If you missed our recent #GetOutOfTheSun Twitter Chat with Neutrogena and Dermatologist, Dr. Paul Cohen, a few weeks ago—we wanted to make sure you still took away some important sun safety tips that you may not have known yet. Here are five that we felt everyone needs to keep in mind!
While these facts may seem a little… well, terrifying… have no fear! Neutrogena is here to keep you covered. One lucky Beautezine reader will win an awesome prize pack, filled with great sun protection formulas like the newest sunscreen launch from the brand, CoolDry Sport Sunscreen, and other favourites—so keep on reading and be sure to enter below.
Developing 5 or more sunburns before the age of 20 increases lifetime melanoma risk by 80%. The primary cause of sunburn is the penetration of UVB rays to the outer layer of your skin, which causes damage to those skin cells. In addition to UVB damage, UVA rays penetrate deeply into skin and are linked to premature aging.
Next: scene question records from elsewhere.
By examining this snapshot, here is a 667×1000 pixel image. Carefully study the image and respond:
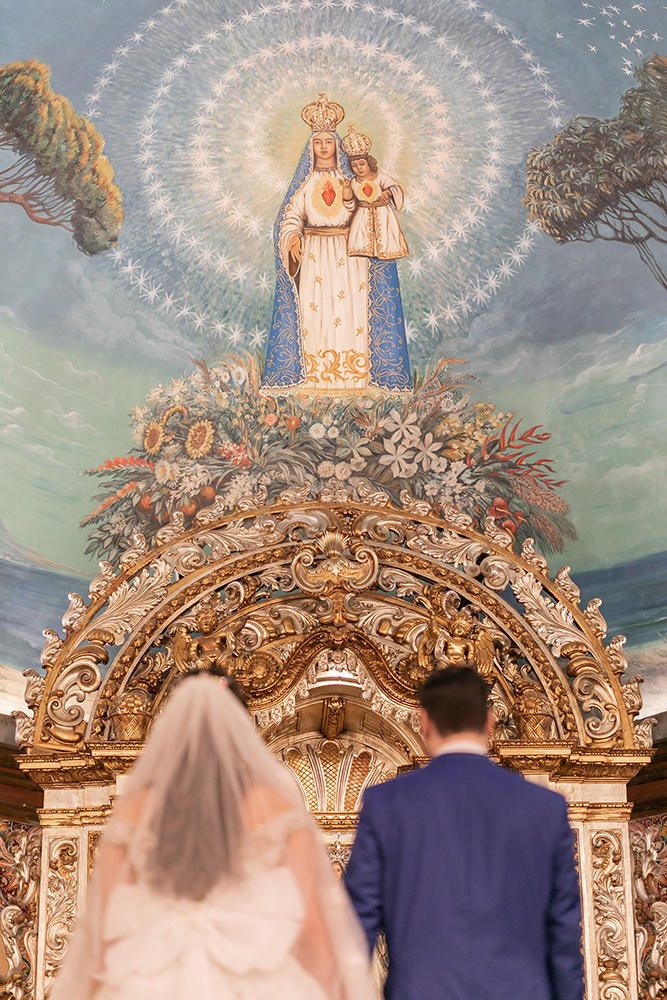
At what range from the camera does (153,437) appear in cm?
1104

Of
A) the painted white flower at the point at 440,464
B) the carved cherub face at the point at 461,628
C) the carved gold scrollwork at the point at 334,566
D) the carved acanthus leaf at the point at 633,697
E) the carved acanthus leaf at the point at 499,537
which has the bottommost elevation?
the carved acanthus leaf at the point at 633,697

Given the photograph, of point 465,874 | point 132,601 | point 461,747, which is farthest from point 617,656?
point 465,874

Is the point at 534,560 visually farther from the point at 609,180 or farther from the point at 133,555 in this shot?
the point at 609,180

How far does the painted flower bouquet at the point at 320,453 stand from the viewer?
434 inches

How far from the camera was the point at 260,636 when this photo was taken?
30.6 feet

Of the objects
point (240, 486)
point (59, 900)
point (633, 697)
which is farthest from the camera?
point (240, 486)

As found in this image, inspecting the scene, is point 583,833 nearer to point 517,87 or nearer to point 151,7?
point 517,87

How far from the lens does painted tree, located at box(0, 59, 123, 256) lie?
10.3 metres

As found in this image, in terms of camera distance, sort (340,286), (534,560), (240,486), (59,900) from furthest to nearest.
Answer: (340,286)
(240,486)
(534,560)
(59,900)

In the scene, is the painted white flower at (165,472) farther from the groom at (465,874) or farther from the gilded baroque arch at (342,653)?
the groom at (465,874)

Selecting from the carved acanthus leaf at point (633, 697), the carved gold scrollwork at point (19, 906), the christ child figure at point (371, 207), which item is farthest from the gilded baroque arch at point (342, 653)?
the christ child figure at point (371, 207)

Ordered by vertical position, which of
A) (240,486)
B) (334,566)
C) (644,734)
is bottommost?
(644,734)

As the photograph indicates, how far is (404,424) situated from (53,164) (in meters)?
4.00

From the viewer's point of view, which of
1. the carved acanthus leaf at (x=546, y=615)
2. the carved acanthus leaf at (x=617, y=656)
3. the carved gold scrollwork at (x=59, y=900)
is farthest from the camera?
the carved acanthus leaf at (x=546, y=615)
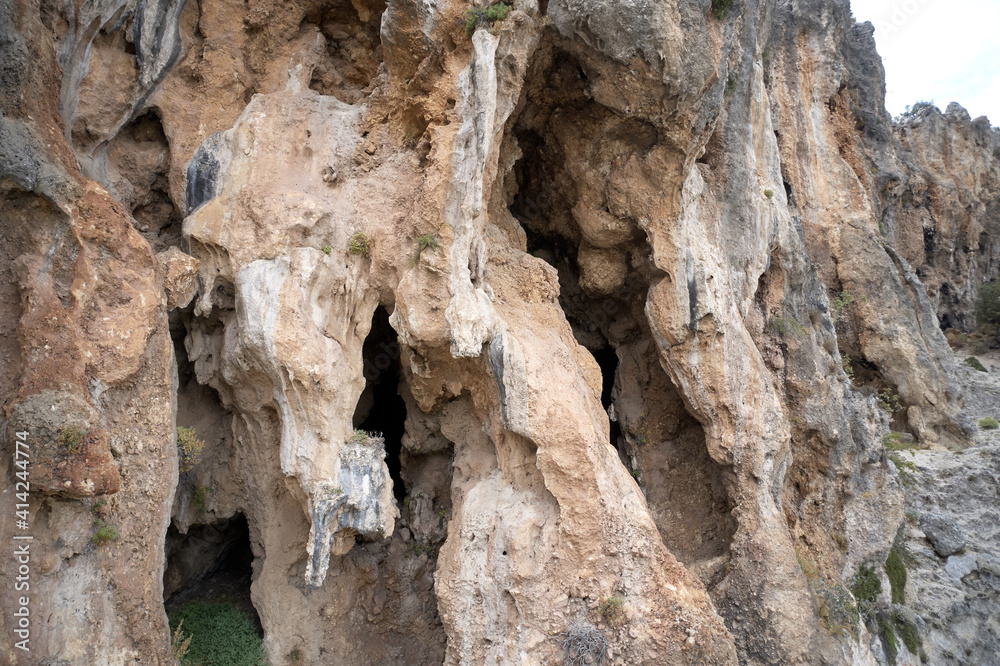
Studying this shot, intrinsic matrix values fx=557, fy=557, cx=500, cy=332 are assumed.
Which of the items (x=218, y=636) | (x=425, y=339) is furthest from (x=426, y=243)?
(x=218, y=636)

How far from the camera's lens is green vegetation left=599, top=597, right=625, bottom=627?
22.8ft

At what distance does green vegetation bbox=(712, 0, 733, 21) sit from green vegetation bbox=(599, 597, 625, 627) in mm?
8663

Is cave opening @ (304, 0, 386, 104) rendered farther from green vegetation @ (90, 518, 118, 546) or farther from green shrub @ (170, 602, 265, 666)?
green shrub @ (170, 602, 265, 666)

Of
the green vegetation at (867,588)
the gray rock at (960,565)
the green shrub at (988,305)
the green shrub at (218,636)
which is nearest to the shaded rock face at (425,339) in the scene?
the green vegetation at (867,588)

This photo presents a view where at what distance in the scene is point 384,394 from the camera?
10906 mm

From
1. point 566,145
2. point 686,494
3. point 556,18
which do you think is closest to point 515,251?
point 566,145

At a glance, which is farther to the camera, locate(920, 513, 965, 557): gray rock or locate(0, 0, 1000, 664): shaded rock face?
locate(920, 513, 965, 557): gray rock

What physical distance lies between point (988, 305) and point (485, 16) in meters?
25.1

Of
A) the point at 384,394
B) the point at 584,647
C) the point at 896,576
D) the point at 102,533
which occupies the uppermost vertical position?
the point at 384,394

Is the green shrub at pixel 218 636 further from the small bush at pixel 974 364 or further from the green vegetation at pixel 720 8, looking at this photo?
the small bush at pixel 974 364

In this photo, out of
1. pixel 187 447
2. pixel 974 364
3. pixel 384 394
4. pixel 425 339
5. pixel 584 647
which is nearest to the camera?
pixel 584 647

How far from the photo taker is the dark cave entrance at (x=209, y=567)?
9016mm

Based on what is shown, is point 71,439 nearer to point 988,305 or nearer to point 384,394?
point 384,394

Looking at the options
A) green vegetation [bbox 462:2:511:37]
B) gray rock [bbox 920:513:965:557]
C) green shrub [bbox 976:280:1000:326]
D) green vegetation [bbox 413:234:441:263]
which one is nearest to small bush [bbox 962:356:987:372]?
green shrub [bbox 976:280:1000:326]
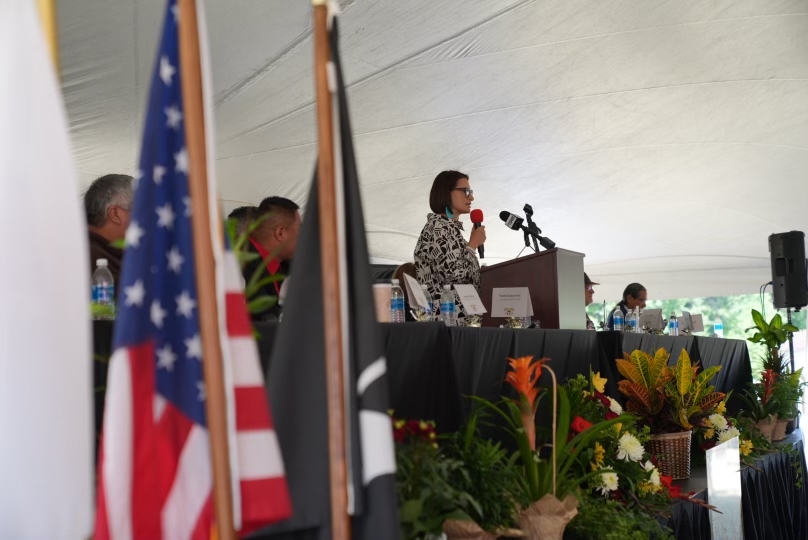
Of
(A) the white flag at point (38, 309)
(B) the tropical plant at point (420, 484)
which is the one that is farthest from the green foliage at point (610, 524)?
(A) the white flag at point (38, 309)

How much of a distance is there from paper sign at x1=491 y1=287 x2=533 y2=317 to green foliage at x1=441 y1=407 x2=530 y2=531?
1.55 meters

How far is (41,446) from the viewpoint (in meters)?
1.12

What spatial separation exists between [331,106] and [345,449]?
0.61m

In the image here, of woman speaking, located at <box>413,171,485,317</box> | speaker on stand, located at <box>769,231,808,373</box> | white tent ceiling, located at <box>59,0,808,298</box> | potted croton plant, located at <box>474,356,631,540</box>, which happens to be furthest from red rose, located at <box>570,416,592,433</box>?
speaker on stand, located at <box>769,231,808,373</box>

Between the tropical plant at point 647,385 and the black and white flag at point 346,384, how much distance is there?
7.96 feet

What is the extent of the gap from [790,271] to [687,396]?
13.6 feet

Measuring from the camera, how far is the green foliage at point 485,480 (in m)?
2.13

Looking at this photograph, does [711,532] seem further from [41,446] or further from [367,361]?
[41,446]

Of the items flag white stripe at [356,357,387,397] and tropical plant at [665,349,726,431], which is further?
tropical plant at [665,349,726,431]

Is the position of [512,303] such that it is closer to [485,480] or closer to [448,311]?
[448,311]

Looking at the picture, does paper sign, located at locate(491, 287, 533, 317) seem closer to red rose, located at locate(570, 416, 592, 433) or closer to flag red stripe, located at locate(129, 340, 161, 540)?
red rose, located at locate(570, 416, 592, 433)

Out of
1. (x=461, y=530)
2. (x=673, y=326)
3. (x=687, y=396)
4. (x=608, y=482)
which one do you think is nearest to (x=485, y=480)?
(x=461, y=530)

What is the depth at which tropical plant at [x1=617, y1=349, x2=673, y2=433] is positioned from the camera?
3.70 meters

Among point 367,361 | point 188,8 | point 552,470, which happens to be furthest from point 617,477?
point 188,8
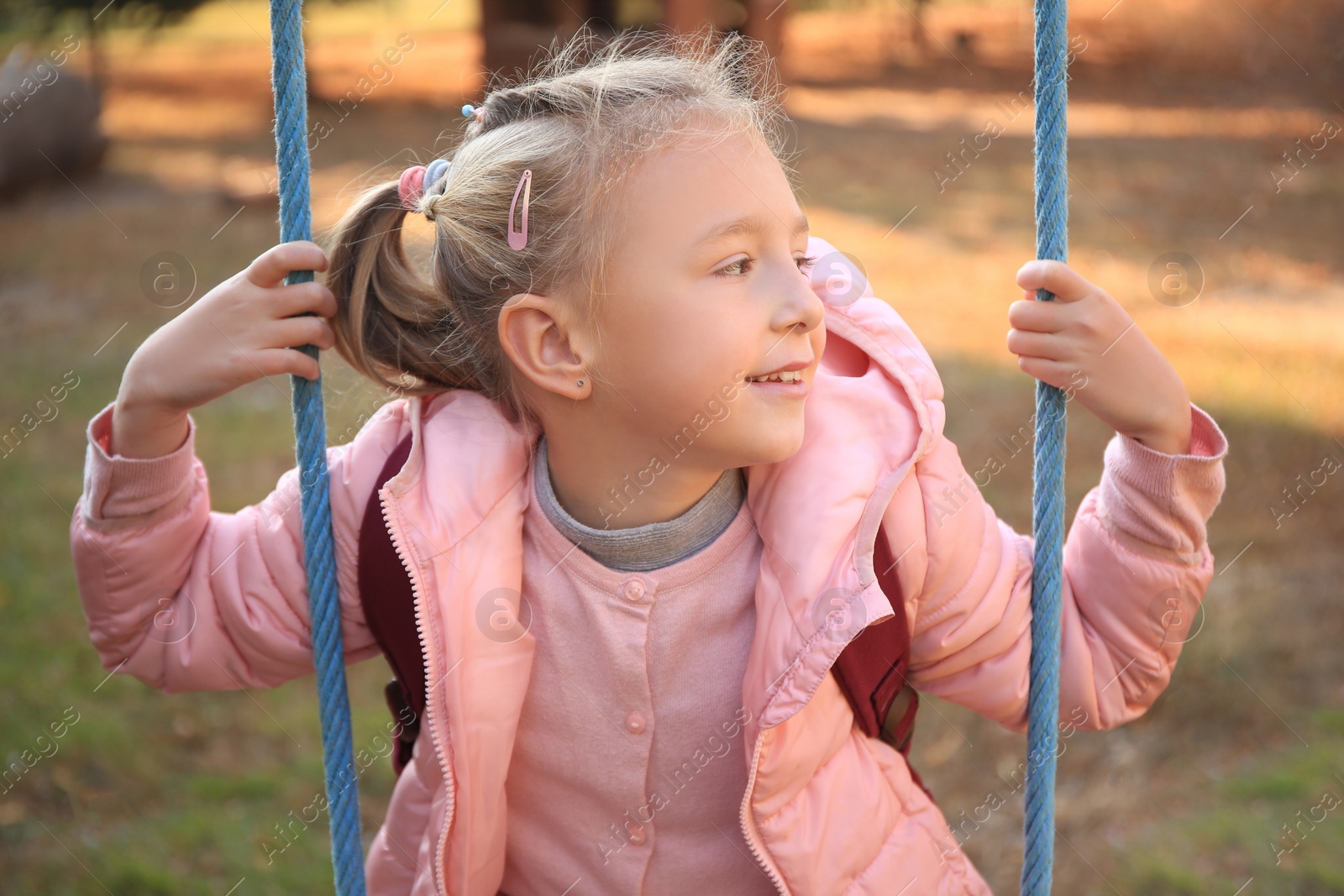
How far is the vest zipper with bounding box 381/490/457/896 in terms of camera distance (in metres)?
1.20

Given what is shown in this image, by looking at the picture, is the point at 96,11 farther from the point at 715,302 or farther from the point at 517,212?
the point at 715,302

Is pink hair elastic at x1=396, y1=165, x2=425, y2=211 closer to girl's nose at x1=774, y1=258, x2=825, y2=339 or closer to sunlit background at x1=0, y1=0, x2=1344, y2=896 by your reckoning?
sunlit background at x1=0, y1=0, x2=1344, y2=896

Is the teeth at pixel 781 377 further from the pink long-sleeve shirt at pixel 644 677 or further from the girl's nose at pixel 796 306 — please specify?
the pink long-sleeve shirt at pixel 644 677

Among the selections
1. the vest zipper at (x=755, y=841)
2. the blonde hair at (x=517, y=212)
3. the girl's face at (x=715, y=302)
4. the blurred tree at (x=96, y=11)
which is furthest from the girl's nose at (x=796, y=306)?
the blurred tree at (x=96, y=11)

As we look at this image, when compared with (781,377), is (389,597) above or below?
below

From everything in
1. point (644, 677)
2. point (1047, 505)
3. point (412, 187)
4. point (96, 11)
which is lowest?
point (644, 677)

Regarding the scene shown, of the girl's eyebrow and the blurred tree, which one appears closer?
the girl's eyebrow

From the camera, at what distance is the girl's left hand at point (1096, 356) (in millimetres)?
1217

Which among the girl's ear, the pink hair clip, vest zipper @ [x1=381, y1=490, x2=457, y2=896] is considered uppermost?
the pink hair clip

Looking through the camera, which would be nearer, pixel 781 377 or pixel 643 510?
pixel 781 377

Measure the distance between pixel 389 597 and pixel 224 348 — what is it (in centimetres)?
31

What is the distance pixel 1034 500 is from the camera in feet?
3.99

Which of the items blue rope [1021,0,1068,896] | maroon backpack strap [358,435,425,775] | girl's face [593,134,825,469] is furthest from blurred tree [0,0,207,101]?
blue rope [1021,0,1068,896]

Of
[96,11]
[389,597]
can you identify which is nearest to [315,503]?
[389,597]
Ultimately, both types of sun damage can increase your risk of developing skin cancer.
There is no such thing as a safe base tan.
Reality check: there’s no such thing as a safe base tan. Any color you gain from the sun is a sign of skin damage. A tan only offers sun protection equivalent to SPF 2-3 and studies show that having a tan plays a minimal role in protecting skin against sunburn. Skin cancer can happen to anyone and is related to sun exposure. Be sun smart and wear SPF daily, reapply regularly and wear a wide-brimmed hat.
A hat and sunglasses are NOT enough!
Did you know that beach sand reflects 25% of the sun’s rays and sunlight can penetrate water up to 600 feet? So— in addition to a hat and sunglasses, you need water-resistant, photostable, broad-spectrum UVA / UVB sunscreen protection. Approximately 80% of sun’s UV rays can pass through clouds and cause over-exposure and sun damage, meaning you need to wear SPF, even on cloudy days. Winter SPF is important too! Snow can reflect 80% of sun’s rays, so you need to protect yourself accordingly. As the ozone layer decreases, sun brightness and intensity increases; ozone is thinnest in winter, so sunscreen is actually crucial year-round.
Sunscreen is always necessary—even indoors.
UVA rays penetrate glass, meaning that you’re still vulnerable to the aging effects of sun damage even if you’re sitting at your desk or driving in your car. We’ve all seen that photo of the man with two faces highlighting the impact of the sun’s rays penetrating through glass, so it’s important to protect exposed skin from harm by wearing SPF every day, even if you’re spending majority of your time inside.
Higher SPF levels are recommended if you’re not diligent about applying and reapplying.
Studies show people routinely do not apply enough sunscreen. You should be applying 1 ounce of sunscreen to your body, which is about enough to fill a shot glass. No matter what value SPF you’re wearing, you should always reapply every 2 hours and remember to touch-up your SPF after water activities or sweating. With that being said, an SPF of 50+ is also a good choice since it helps make up for misapplication. More UV rays pass through SPF 30 than SPF 50, and, that difference becomes significant over a lifetime of cumulative, daily sun exposure.